Excerpt to read:
········
Regulator to stress test UK life insurers on reinsurance exposures

The Prudential Regulation Authority plans to stress test insurers on their exposure to reinsurers through a range of funded reinsurance deal, the Financial Times has reported.

The FT story said the stress testing, which will take place in 2025 come as a result of concern about the risk posed by offshore arrangements, including with Bermuda-based re/insurers, to UK retirement savers.

The Bank of England’s PRA warned last year that the systematic use of so-called funded reinsurance deals posed “significant potential risks” to UK pension providers.

UK businesses are offloading about £50 billion a year in pension liabilities to insurers, after rising interest rates improved pension scheme funding levels and fuelled activity in this market.

Insurers are entering into transactions to pass on a slice of their liabilities — and the assets that back them — to reinsurers, which are often located offshore in places such as Bermuda.

“The growing trend for these deals has prompted concern that they might be creating a vulnerability through what the PRA has called a ‘concentrated exposure to correlated, credit-focused reinsurers’.” The FT said. “Pension trustees have also said they are worried about the potential threat from such arrangements.

“The PRA has now told executives that, in next year’s stress test, it plans to include an ‘exploratory scenario’, modelling the impact on insurers of a failure in their funded reinsurance arrangements, people familiar with the matter told the Financial Times.”

The scenario would probably include the collapse of a significant funded reinsurer being used by the life insurer, meaning that the risks are “recaptured” by the primary insurer, sources told the FT. In such a situation, the insurer would be put back on the hook for the pension risks, but potentially without the assets that had been set aside.

In a typical funded reinsurance deal, the insurer passes on to the reinsurer key risks associated with the pension scheme being taken over, such as asset risk or longevity risk.

It also cedes to the reinsurer certain assets to back those risks, which are held as collateral, under an agreed set of investment guidelines. Government bonds might be swapped out for other private credit assets as the reinsurer attempts to generate yield, for example.
········
Set of tasks:
A – According to the reinsurance article, roughly how much in pension liabilities do UK businesses offload to insurers each year?
B – Name every organization that the reinsurance article refers to by name.
Rely only on the reinsurance article when answering.

Spatial reasoning dataset excerpts
········
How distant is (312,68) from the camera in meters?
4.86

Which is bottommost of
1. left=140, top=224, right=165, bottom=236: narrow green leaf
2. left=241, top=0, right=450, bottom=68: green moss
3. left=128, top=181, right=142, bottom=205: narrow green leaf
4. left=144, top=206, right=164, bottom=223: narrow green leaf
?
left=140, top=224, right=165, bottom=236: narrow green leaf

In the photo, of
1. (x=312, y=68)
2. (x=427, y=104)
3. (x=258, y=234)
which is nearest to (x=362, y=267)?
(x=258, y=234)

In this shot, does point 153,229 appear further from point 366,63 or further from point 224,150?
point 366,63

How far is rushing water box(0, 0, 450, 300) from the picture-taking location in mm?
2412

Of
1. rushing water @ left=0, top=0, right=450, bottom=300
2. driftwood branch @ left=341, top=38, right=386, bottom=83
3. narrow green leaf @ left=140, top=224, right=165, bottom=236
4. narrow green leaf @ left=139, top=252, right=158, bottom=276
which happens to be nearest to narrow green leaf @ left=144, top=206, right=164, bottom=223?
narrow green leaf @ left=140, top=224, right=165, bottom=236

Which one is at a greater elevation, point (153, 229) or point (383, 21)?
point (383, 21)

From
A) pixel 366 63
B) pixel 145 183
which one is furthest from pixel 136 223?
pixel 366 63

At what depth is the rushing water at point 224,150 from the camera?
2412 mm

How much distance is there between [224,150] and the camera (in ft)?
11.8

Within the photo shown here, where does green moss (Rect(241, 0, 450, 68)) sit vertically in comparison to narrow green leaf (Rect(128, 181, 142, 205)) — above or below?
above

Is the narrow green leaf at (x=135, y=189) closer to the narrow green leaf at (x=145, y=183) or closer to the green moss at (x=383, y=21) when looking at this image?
········
Exercise results:
A – About £50 billion a year.

B – The Prudential Regulation Authority (PRA), the Financial Times (FT), and the Bank of England.